Just more story telling, lol....but 4 trips and we only heard the wolves once, told this on the Whitetail forum....we were camped where lake Whittlesey, spell? portages into Siskiwit….after dark and we hear a "moan"....I thought it was a cow moose stuck in a mud hole or something, that's what it sounded like....

Then another "moaner" joined in....then another & another & another....the last to join in was the deepest low "growl" of them all, now at a crescendo, lol....no howling at all....

When they stopped about a 1/2 dozen Loons all over the lake started doing their call, going nutz!!! pitch black out....it was crazy....and the only other campers with us from Wisconsin had a rabbit come flying into their tent and was bouncing off the tent walls, lol !....

Never knew what that "sound/call" vocalization meant....and still don't....but one reply on the other forum confirmed it....I finally looked it up on google and it is either (defensive or threatening) I think, still don't get that....but it was close and awesome, the Loons were a big surprise....

Good stuff, still am planning on another trip there by kayak hopefully....cheers....


----------



## MichMac (Oct 7, 2016)

Ash said:


> Let me know if you have any other questions.


Ash, thanks for the great videos, we've watched them all. We're flying into RH in Sept, 5 days/4 nights. First trip to IR for both of us. Planning on keeping hikes between camps less than 10 miles, with stays at Daisy Farm, Chickenbone, Richie and last night at Threemile. Hoping short hikes are easier on these 55+ yr olds and give more time for fishing and sightseeing. We'll be basing our packs on your list. Thanks again, I may ask for your advice as we get closer to the trip.


----------



## LooksMoosey (Aug 29, 2015)

MichMac said:


> Ash, thanks for the great videos, we've watched them all. We're flying into RH in Sept, 5 days/4 nights. First trip to IR for both of us. Planning on keeping hikes between camps less than 10 miles, with stays at Daisy Farm, Chickenbone, Richie and last night at Threemile.
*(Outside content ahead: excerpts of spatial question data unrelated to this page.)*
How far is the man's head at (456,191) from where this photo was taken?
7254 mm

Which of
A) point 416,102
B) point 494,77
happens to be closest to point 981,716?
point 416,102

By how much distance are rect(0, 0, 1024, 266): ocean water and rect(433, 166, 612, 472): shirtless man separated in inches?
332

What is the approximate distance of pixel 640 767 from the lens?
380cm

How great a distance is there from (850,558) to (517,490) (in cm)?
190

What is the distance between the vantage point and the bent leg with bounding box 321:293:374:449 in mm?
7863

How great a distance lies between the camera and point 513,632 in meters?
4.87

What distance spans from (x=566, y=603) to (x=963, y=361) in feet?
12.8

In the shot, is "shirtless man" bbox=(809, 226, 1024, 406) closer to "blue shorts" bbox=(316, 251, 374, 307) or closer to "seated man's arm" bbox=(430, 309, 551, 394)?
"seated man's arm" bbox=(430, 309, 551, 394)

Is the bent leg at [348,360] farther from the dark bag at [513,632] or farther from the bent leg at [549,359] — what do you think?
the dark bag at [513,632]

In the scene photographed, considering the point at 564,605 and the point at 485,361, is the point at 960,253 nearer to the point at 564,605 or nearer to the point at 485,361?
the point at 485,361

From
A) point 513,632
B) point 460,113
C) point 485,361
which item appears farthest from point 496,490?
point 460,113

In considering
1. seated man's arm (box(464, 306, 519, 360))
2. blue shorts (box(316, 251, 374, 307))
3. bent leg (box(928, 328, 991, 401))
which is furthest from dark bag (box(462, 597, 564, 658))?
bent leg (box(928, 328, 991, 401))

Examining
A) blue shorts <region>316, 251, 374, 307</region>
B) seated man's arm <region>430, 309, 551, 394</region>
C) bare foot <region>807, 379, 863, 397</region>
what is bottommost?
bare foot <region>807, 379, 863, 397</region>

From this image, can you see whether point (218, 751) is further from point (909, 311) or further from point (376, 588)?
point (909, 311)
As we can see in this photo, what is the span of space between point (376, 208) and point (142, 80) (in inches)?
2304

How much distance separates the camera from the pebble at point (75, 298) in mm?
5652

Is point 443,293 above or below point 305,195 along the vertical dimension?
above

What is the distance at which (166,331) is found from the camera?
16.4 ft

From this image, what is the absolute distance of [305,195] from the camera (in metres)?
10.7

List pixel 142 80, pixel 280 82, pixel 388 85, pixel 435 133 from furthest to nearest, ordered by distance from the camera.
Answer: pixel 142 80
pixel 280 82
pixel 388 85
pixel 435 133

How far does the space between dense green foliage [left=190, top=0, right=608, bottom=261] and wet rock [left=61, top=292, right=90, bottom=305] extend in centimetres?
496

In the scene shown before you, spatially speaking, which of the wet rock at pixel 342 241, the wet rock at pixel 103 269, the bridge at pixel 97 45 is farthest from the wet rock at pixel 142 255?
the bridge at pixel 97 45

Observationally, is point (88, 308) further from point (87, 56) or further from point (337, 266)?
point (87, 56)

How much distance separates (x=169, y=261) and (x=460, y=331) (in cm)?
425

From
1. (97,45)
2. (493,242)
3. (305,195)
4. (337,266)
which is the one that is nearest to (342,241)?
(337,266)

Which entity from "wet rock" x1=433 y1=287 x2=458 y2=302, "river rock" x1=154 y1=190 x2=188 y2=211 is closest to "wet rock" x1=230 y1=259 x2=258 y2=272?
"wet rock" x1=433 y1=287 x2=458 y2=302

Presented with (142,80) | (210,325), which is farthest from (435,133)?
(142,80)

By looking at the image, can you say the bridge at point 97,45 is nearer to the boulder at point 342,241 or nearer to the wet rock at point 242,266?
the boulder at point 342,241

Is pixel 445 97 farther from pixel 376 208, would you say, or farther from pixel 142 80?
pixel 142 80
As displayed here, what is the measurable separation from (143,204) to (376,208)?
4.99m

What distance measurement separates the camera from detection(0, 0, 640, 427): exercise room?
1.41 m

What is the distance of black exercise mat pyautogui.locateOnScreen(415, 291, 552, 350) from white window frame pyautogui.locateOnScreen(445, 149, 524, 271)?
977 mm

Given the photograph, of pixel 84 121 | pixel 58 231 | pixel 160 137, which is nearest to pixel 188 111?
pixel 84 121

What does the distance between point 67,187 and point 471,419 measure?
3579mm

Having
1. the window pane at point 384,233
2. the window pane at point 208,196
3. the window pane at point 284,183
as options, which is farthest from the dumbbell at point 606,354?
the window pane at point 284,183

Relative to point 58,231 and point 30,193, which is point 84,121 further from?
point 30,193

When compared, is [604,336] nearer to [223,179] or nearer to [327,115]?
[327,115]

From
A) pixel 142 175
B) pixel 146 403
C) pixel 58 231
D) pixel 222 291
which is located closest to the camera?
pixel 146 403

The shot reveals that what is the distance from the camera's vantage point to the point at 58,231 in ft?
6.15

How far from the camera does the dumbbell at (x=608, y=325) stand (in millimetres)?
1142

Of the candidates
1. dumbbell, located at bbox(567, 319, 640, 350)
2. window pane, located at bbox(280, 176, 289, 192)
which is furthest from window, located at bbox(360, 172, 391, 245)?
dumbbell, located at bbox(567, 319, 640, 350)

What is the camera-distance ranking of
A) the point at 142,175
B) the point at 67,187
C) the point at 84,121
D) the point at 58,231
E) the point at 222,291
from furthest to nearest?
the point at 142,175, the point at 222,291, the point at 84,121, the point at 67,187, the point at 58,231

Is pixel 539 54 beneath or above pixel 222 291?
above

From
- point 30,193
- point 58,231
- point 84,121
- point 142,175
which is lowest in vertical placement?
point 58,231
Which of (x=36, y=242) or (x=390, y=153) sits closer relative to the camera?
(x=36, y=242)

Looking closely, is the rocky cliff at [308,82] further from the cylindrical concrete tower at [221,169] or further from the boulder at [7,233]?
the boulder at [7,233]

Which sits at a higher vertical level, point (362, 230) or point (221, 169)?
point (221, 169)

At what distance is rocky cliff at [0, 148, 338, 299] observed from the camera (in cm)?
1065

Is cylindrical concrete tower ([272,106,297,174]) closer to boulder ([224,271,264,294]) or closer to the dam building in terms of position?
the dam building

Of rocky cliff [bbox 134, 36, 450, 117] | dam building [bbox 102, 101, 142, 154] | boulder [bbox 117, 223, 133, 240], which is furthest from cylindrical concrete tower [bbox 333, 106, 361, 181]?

Hoping short hikes are easier on these 55+ yr olds and give more time for fishing and sightseeing. We'll be basing our packs on your list. Thanks again, I may ask for your advice as we get closer to the trip.


Thank you for watching!!! There’s some great fishing at Ritchie and Chickenbone. You’ll have a blast!! Feel free to message me anytime.


----------



## MichMac (Oct 7, 2016)

Ash said:


> Thank you for watching!!! There’s some great fishing at Ritchie and Chickenbone. You’ll have a blast!! Feel free to message me anytime.


Our trip was great! We ended up staying at Daisy Farm the first 3 nights, exploring with day hikes,














then Three mile on the way out. The scenery is incredible. Close encounters with fox and moose. Didn't make it to any of the inland lakes, that will be our next trip.


----------